その程度の興味と感想しか持たなかったが、スコットの声に深刻そうな響きが混ざる。

「ミスター黒見に会いたくてイベントに来たのかもしれないわ。奪われないように気をつけて。ふたりは過去に交際していたのよ」

「元恋人?」

「そうよ。八年ほど前の話だけどキャサリンの方がご執心といった雰囲気だったわ。ふたりともまだ独身だから彼女がなにかを期待していてもおかしくないと思うの。一応忠告しておくわ」

黒見は後ろを向いているのでどんな顔をしているのかわからないが、彼女の方は笑顔だ。

動揺が胸の中に静かに広がる。

(なんなの。
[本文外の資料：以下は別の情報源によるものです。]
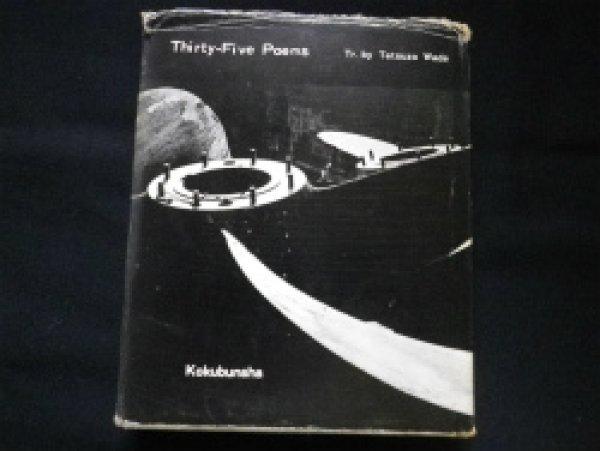 画像1: H.リード詩集 夜の拒否(ピポー叢書70) H.リード 和田徹三訳 (1)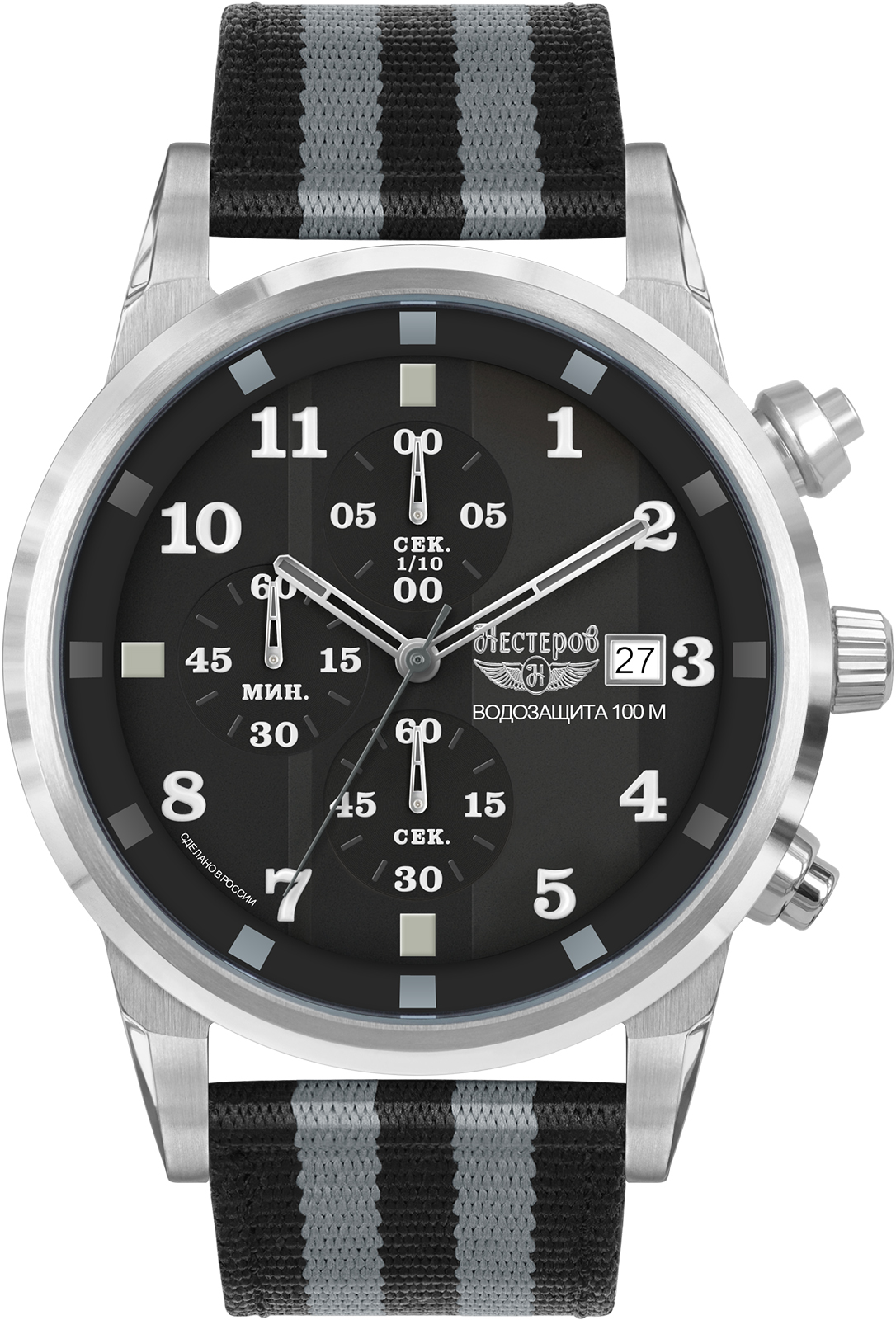 Часы Нестеров H058902-175EK, черный цена
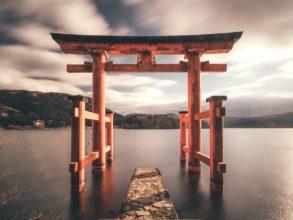 箱根の神社の平和の鳥居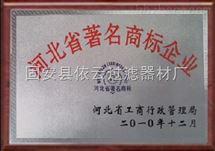河北省商标企业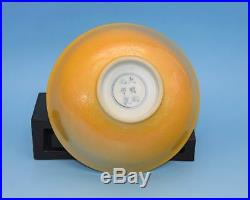 A151 Amazing Chinese Porcelain Yellow glaze ChengHua Engraved Dragon Design Bowl
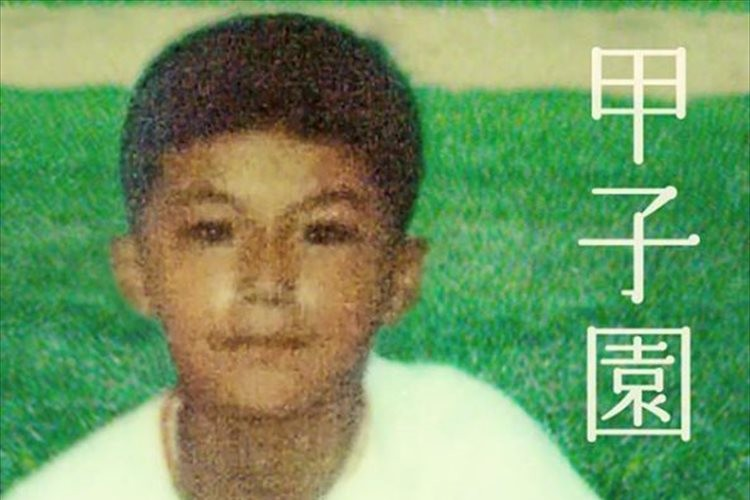 福山雅治が小学生の頃の写真を公開…楽曲「甲子園」のジャケットに採用した理由も語る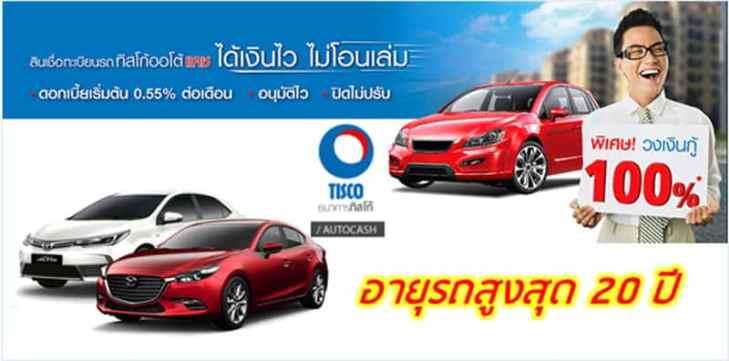 สินเชื่อทะเบียนรถยนต์ จำนำทะเบียนรถยนต์-TISCO-AUTO-CASH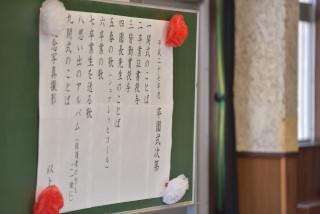 卒園式 思い出 _04.JPG
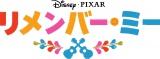 『リメンバー・ミー』ロゴ (C)2017 Disney/Pixar. All Rights Reserved.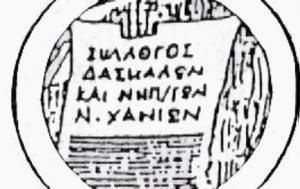 Χανιά | Παράσταση, Συλλόγου Δασκάλων, Νηπιαγωγών, chania | parastasi, syllogou daskalon, nipiagogon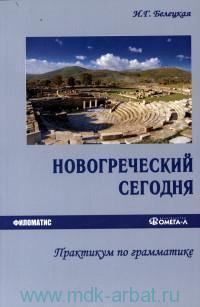 Новогреческий сегодня : практикум по грамматике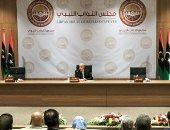"""""""برلمان ليبيا"""" يرفض قرار المصرف المركزى بتعديل سعر صرف الدينار"""
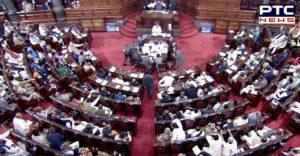 Citizenship Amendment Bill Rajya Sabha passes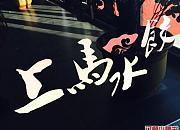 上马水饺 明湖店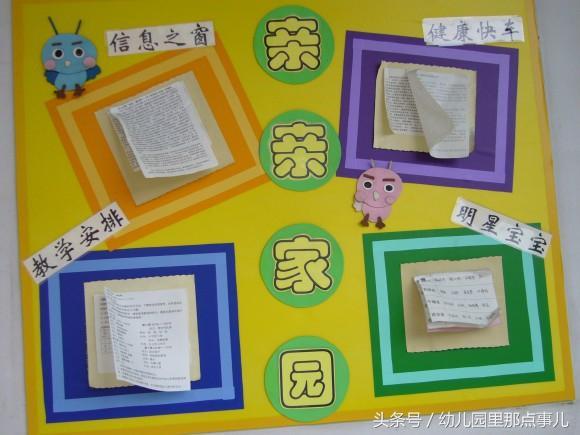 幼儿园家园联系栏图片_幼儿园家园栏布置图片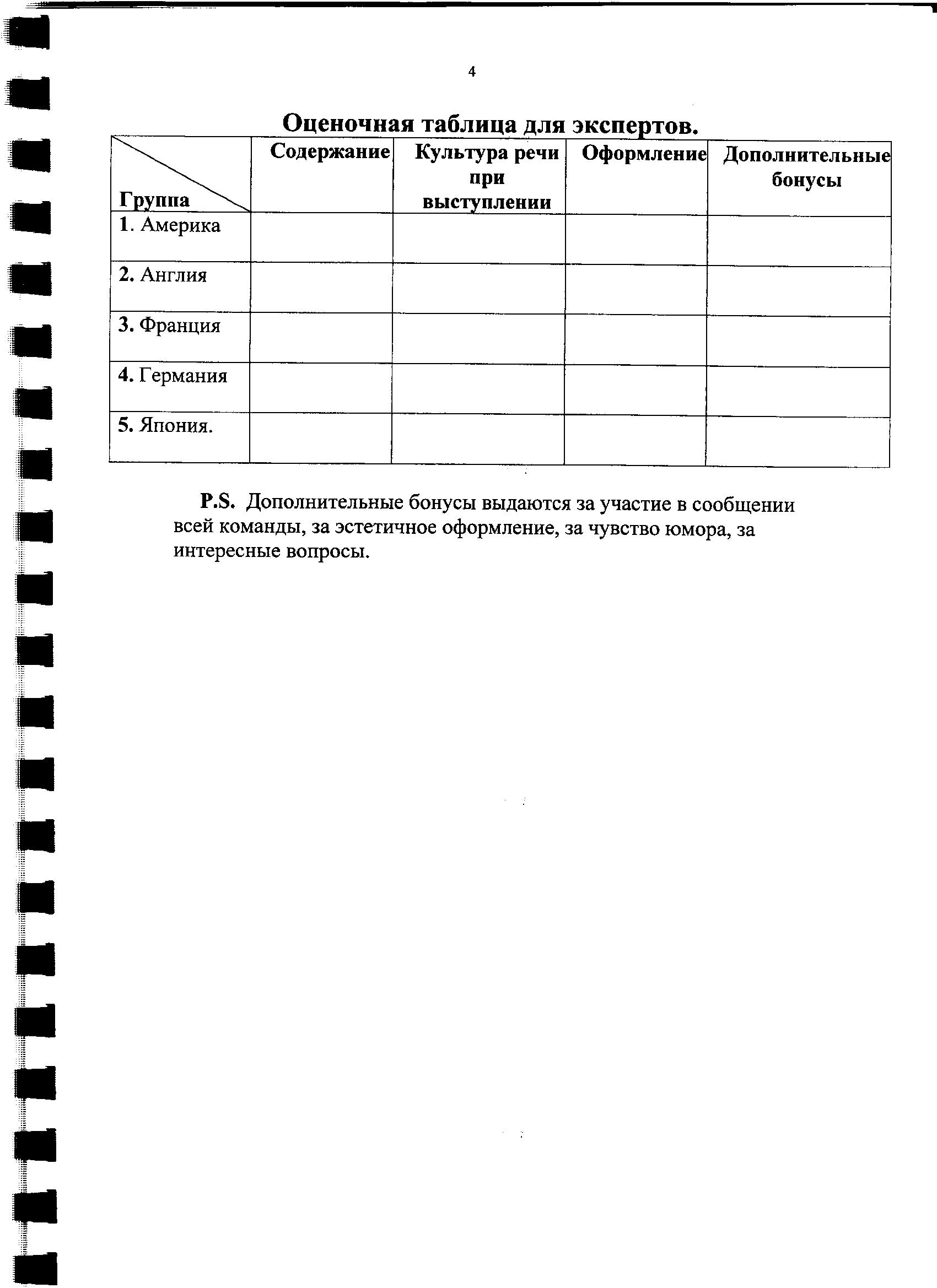 C:\Documents and Settings\Николай\Мои документы\Мои рисунки\Урок путешествие5.bmp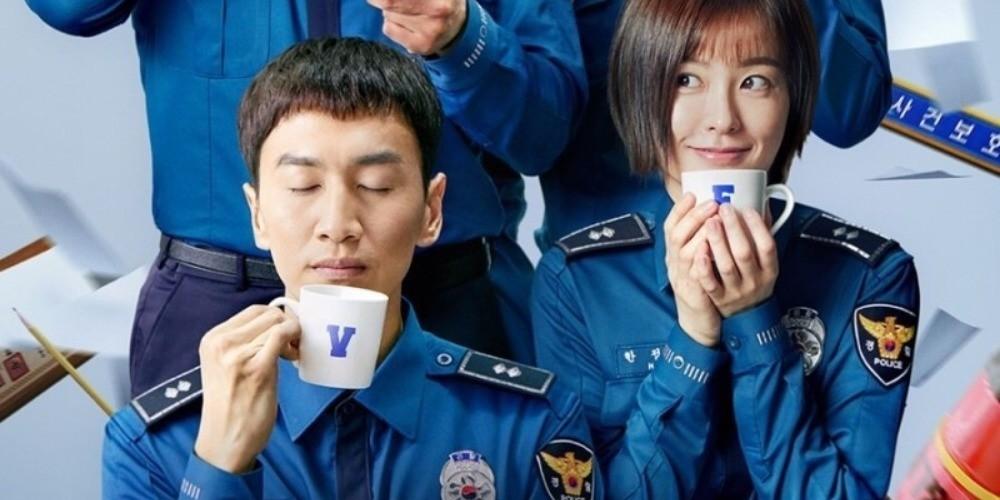 Lee Kwang Soo, Jung Yoo Mi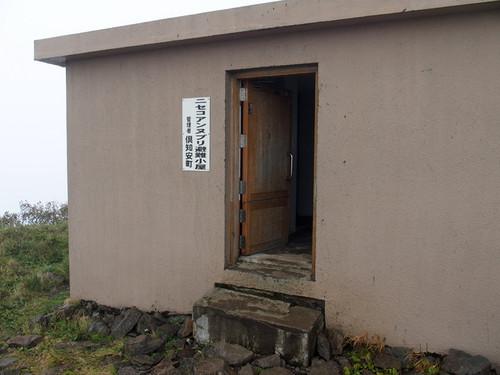 ニセコアンヌプリ避難小屋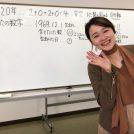 【鹿児島市】幸運の波に乗るバイオリズム講座で幸運の波に乗りました!!!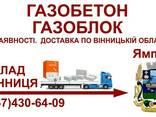 Газобетон газоблок - Доставка в Ямпіль та Ямпільський район - фото 1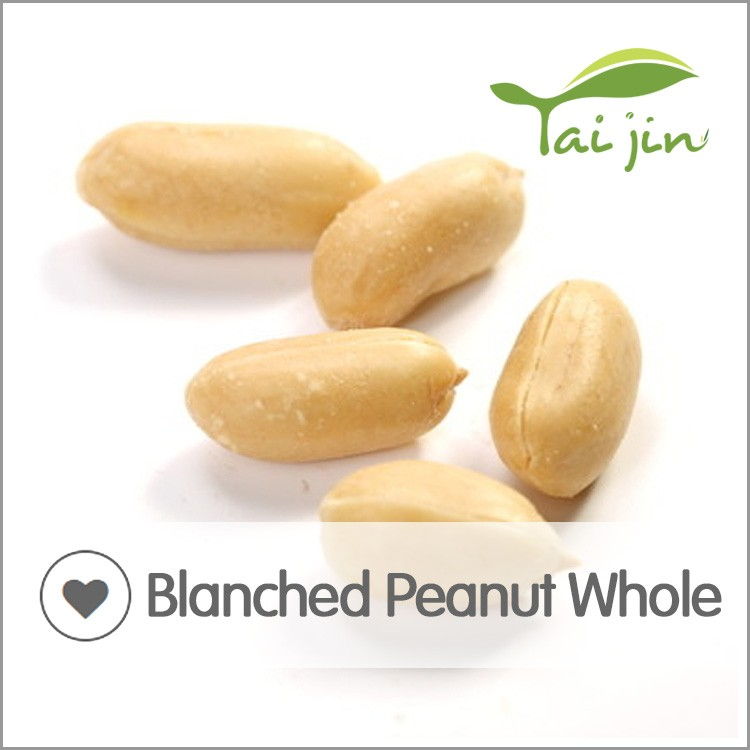 Chinese good quality best shandong blanched peanut kernel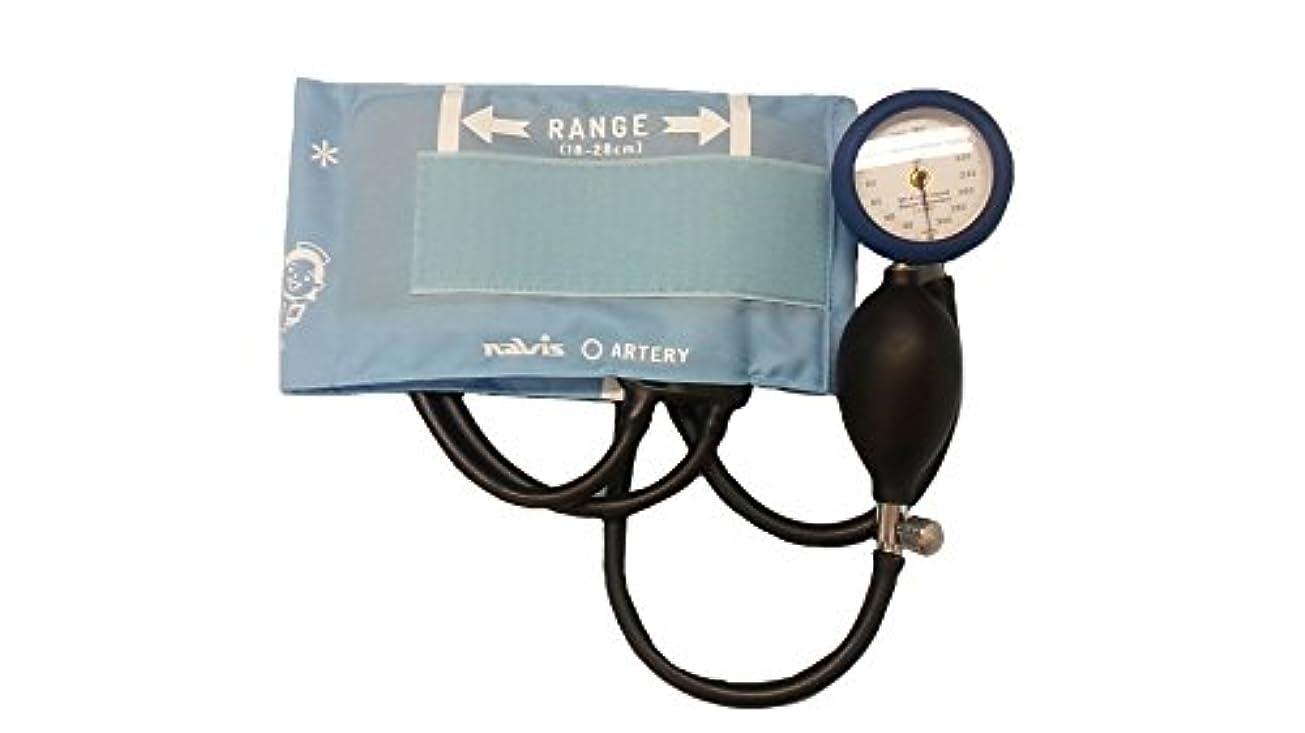 最後に今サイレントナビス バイタルナビ血圧計 小児用 スカイブルー / 8-7092-07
この気持ちは……)

嫉妬や焦りとまではいかないが、ふたりの距離がやけに近い気がして不快に感じた。

(元カノが復縁を狙っていても私にはまったく関係ないのに、どうして嫌だと思うの?)

まだ新しい恋を始めたくない。加えて黒見は雲の上の人で交際は考えられない。

それなのにまるで恋愛中のように心が揺れるので、落ち着かなければと自分に言い聞かせた。